狂言まわしの繋ぎはジェラール・フィリップ。

◾️第一話…欲ばりと怒り(貪欲・憤怒)
クロード・オータン=ララによる人間の醜さが一心に込められた秀逸な作品。
家賃を払えない男が貸主の男に金を取り立てられ、どう金を作るか必死な局面に丁度貸主の大金の入った財布を拾う…という話。強欲の塊のような貸主の男があまりにも滑稽。貸主の妻もヒステリーを起こし自分の髪をざんぎり頭にしていたが、ウルフカットのようでカッコ良かった。音楽もカメラワークもラストも良かった。

◾️第二話…怠けもの(怠情)
ジャン・ドレヴィルによる可愛いCGを多用した遊び心溢れる作品。文明が発達し過ぎた地上をゆっくりとさせるため、怠惰の女神を下界に下すと想像以上の怠惰まみれになってしまった世界。仕方ないので監視のため行政官聖ピエールを下界に派遣する。

◾️第三話…色好み(淫欲)
イヴ・アレグレによる性の話。
13歳の宿屋の娘が司祭に妊娠したと打ち明ける話。少女から女へのゆらぎ。

◾️第四話…ねたみ(嫉妬)
ロベルト・ロッセリーニによる嫉妬を描いた作品。新婚の画家と美女。画家の寵愛する牝猫への醜い嫉妬を描いた作品。
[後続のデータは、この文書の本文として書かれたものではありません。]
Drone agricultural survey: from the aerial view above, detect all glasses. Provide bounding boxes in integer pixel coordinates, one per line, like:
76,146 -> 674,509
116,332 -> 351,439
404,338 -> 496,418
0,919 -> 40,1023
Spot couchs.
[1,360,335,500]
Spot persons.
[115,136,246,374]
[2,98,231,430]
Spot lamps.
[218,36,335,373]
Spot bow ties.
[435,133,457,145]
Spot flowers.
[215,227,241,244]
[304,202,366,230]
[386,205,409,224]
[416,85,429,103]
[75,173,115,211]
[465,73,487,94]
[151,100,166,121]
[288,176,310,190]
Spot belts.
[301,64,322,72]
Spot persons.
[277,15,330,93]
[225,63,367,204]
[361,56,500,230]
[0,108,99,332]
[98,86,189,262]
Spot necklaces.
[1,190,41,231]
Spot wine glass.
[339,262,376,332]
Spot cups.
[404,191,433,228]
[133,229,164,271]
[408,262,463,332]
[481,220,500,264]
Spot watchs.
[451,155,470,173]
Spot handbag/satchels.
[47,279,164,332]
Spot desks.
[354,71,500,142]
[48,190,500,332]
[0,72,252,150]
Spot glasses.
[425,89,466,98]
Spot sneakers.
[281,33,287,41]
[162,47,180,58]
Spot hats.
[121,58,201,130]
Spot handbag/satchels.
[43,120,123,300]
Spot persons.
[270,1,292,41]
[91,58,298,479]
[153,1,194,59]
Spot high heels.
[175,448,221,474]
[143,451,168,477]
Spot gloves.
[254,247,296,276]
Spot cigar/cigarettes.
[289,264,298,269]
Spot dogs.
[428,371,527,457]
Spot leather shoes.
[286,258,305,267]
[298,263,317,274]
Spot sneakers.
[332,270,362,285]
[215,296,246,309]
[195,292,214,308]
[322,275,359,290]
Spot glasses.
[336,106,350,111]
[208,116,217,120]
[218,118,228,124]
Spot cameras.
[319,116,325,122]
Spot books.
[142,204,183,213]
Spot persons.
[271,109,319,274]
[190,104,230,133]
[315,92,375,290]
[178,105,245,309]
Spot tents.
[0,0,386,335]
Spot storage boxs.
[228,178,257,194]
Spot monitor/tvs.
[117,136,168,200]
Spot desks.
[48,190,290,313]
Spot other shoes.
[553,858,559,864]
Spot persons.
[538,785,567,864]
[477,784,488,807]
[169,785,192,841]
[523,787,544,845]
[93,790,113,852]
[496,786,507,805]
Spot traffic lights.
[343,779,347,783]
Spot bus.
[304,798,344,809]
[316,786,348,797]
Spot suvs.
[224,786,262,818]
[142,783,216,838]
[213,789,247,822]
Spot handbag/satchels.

愛を独占したいがために猫のみならず全てに嫉妬していると画家が言い放ち破局。猫が美しい。いつの時代でもどこの国でもありそうな人間の歪みが描かれていて怖い。

◾️第五話…大喰らい(暴食)
カルロ・リムによる食欲の話。一軒の農家に一晩泊めてもらうことになった男が自家製チーズの美味しさにびっくりする小粋な話。美味しそう。

◾️第六話…見えっぱり(傲慢)
エドゥアルド・デ・フィリッポによる
落ちぶれ名門貴族の母娘。娘が呼ばれていないパーティーに一張羅を着て出かける…という話。ミシェル・モルガンの圧倒的存在感。

◾️第七話…第八の罪
ジョルジュ・ラコンブによるジェラール・フィリップの種明かし。想像の罪。

欲望丸出しの人間たち、どれもかなり面白かった。